Sonic Mania Review - Retro Zone

The blue blur returns in a old school inspired platformer - so get a load of this

Sonic Mania Review Retro Zone
24th August, 2017 By Ian Morris
Game Info // Sonic Mania
Sonic Mania Boxart
Publisher: SEGA
Developer: PagodaWest Games
Players: 1
Available On: PS4
Genre: Platform (2D)

Sometimes you've got to feel sorry for Sonic Team, the erstwhile Sonic developers. No matter what they do, it seems they can't please everyone at once. While they've been responsible for some of the best Sonic games in recent years, from 3D Wii sensation Sonic Colours, to classic 2D platformers like Sonic Rush on the DS, with every new gimmick they've introduced, the vocal Sonic fans got louder. "Just give us a basic Sonic game", they cried, "With none of this were-hedgehog malarky, or a story of Sonic and his human bridge - just give us a good, old fashioned platform game that lives up to the Sonic name". And in an unusual move for the games industry in general, SEGA listened.

Sonic Mania, then, is a rather unusual experiment. While the guys and girls at Sonic Team beaver away at the upcoming 3D platformer Sonic Forces (the next "main" Sonic title), Sonic Mania is a love letter to the franchise, created by what's essentially a group of its most hardcore fans, who just happen to be programmers, artists, and musicians. Played in traditional 2D style,  and with visuals that seat it somewhere between the Mega Drive and SEGA Saturn, Sonic Mania is a real blast from Sonic's past - literally.

Sonic Mania Screenshot

Anyone who's played a Sonic game before will recognise some of the stages

Rather than a collection of all new levels, Sonic Mania instead bundles four all new "zones" (or worlds), each consisting of two levels, and eight "remastered" zones from earlier Sonic games. And while the word "remaster" currently seems to just mean giving a game a slight increase in resolution, in Sonic Mania it means something very different, with levels given an entirely new lease of life. While each of the remastered stages may start out similar to the originals, by the end they've each turned into something that feels entirely fresh, with secret areas to discover, new powers and many a new feature mid-level to play around with - like the slime tanks on the Chemical Plant zone. Essentially giant springy bounce pads, you can pour different colours of slime into these tanks to change their colour, with different colour slime letting you bounce higher, and reach new areas. It's also completely packed full of nods to Sonic's past, with even Dr Robotnik's Mean Bean Machine making an appearance.

**Excerpted data**
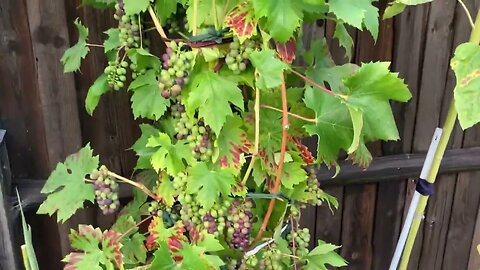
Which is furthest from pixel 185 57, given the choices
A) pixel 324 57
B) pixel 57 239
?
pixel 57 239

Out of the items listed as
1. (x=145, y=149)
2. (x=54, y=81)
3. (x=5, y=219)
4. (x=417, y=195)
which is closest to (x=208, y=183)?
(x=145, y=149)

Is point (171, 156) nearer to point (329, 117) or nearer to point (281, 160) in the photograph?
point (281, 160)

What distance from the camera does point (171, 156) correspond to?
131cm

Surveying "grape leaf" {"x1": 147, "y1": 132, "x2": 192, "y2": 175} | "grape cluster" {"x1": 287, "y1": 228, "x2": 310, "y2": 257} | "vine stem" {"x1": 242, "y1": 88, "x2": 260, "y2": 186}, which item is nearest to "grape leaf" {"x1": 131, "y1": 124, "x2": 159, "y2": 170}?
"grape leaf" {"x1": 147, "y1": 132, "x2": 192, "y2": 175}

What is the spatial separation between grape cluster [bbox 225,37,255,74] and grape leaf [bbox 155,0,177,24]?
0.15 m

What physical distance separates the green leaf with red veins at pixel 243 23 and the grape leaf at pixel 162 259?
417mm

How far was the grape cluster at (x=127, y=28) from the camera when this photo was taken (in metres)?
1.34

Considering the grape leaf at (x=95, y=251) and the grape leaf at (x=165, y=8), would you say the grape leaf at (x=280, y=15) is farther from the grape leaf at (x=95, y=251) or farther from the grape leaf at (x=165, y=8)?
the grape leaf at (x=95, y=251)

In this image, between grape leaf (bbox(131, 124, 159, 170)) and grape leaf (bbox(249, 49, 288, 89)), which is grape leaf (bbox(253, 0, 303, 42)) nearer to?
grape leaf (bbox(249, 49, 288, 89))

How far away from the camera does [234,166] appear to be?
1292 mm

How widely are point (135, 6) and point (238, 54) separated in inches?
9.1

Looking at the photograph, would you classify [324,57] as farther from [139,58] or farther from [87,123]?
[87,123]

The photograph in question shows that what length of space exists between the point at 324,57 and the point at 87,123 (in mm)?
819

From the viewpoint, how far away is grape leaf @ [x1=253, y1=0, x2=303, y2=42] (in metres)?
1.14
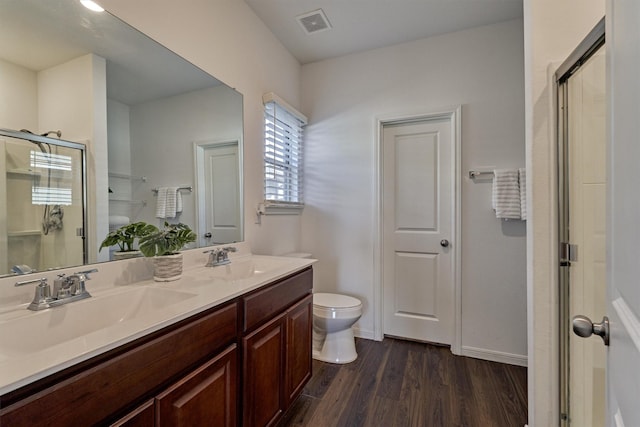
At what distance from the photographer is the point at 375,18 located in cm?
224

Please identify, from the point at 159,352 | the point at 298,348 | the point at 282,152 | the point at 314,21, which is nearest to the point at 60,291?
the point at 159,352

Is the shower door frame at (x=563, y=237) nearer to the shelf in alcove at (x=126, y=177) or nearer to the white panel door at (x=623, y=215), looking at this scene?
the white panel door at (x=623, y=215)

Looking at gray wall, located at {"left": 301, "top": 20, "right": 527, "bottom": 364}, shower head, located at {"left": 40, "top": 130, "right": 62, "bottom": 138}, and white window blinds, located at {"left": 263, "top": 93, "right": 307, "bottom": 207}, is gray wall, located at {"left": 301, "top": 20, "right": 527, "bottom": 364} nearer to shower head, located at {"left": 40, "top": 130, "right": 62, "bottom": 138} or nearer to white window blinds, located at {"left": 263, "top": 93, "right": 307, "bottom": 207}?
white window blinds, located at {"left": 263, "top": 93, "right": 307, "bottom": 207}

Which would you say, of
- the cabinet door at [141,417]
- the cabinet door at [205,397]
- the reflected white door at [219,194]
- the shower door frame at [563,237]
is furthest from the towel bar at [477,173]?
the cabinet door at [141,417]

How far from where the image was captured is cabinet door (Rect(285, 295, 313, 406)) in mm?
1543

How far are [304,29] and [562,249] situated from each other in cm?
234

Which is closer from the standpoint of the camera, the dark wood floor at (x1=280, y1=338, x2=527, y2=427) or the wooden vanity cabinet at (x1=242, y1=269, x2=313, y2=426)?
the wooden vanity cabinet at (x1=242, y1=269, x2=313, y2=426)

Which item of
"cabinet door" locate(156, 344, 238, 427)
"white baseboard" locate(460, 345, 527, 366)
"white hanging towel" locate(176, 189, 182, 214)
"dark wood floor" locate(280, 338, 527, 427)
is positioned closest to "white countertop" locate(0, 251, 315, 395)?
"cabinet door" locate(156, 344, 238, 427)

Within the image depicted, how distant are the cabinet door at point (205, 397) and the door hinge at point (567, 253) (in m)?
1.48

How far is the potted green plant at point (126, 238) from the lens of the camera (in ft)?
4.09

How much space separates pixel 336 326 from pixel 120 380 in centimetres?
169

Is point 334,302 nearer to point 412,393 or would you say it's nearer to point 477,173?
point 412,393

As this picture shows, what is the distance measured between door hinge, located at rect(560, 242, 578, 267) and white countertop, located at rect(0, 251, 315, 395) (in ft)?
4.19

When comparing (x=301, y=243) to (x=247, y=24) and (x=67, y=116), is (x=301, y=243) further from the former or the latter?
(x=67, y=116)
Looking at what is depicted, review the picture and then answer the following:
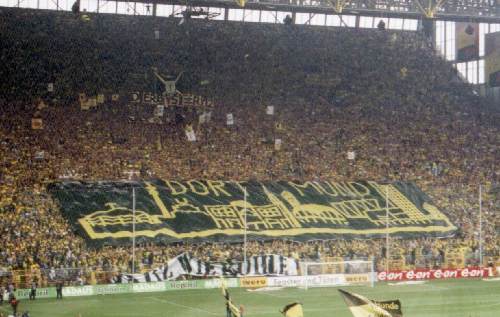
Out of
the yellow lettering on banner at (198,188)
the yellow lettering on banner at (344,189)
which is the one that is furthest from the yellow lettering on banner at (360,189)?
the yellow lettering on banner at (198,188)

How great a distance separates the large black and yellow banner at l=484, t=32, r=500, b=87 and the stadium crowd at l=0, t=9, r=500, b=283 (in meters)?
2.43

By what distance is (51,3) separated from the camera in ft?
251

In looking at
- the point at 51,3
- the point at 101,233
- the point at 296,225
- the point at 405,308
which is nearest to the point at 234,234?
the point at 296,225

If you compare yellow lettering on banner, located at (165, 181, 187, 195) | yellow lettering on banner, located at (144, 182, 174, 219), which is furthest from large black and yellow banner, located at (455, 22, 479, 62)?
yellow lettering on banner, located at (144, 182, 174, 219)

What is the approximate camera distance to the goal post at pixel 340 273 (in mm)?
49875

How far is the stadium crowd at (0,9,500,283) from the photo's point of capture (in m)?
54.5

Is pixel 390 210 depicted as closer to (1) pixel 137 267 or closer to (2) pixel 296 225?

**Short exercise 1**
Decide whether each statement agrees with the Sonic Mania review, answering yes or no and quoting the deciding words: (a) Sonic Team developed Sonic Mania. (b) Sonic Mania contains four new zones with two levels apiece. (c) Slime tanks feature in the Chemical Plant zone.
**Short exercise 2**
Write the next part of the Sonic Mania review, starting after its final sentence.
The data was collected from a source unrelated to the Sonic Mania review.

**Answer 1**
(a) No: "Developer: PagodaWest Games".
(b) Yes: "four all new "zones" (or worlds), each consisting of two levels".
(c) Yes: "like the slime tanks on the Chemical Plant zone".

**Answer 2**
As in the earlier Sonic games, Sonic Mania offers you a choice of characters to play as, letting you control either Sonic and Tails together, Sonic or Tails on their own, or Knuckles the Echidna. While playing as Sonic and Tails is the best pick for beginners, as it gives you an extra (computer controlled) body for attacking enemies, or collecting the all important rings, Knuckles is one of the more unusual ones, as his style of play is so very different. While Sonic and Tails blast through levels at top speed, Knuckles can scale vertical walls, letting him take a totally different route through the game's many twisting stages.

Sonic Mania Screenshot

There's a number of new power ups, too - this fire one lets you smash through wooden boxes, or even set fire to oil...

And it's the levels that are one of the best parts of Sonic Mania. Huge, expansive, and with so many different ways of getting from A to B, "gotta go fast" may be the motto, but you can play through these levels two or three times in a row, and end up seeing completely different parts of the level. Even without counting hidden routes and areas, each level often has at least three loosely defined paths you can take to get from the start to finish, with loops, jumps, springs, collapsing floors, and switches letting you move between them. It's not uncommon to find yourself spotting something that looks like it might lead you to a secret part of the level, only to spend the next few minutes trying to figure out how to get there.

And for the most part, the all-new stages are every bit as good as the originals. While "big name" recognisable stages like Green Hill, the Chemical Plant Zone and everyone's least favourite underwater stage, Hydrocity Zone, are all present and correct, it's often hard to tell what's a new stage and what's an old one, because the originals fit in so well. One of the stand out new stages is the Press Garden Zone, particularly Stage 2, which introduces random jets of freezing gas that'll freeze Sonic into a giant ice cube. What's best is that this isn't so much a punishment, so much as something you actually have to do - get encased in an ice cube at the top of a slope, and you'll pick up so much speed going down it, you'll clear jumps, smash through anything that gets in your way, and eventually break straight through a wall to open up a path to a new area.

Sonic Mania Screenshot

Yikes!

The trusty bonus stages make their return, too, with the blue ball collecting mini-game from Sonic 3 raising its head if you pass a checkpoint with more than 25 coins, while finding the giant gold ring hidden in certain levels will take you to a pseudo-3D stage in the vein of Sonic CD, chasing a UFO around a course to get your hand on a Chaos Emerald - although you'll need to collect them all to unlock the game's true ending.

Sonic Mania Screenshot

Catch the UFO!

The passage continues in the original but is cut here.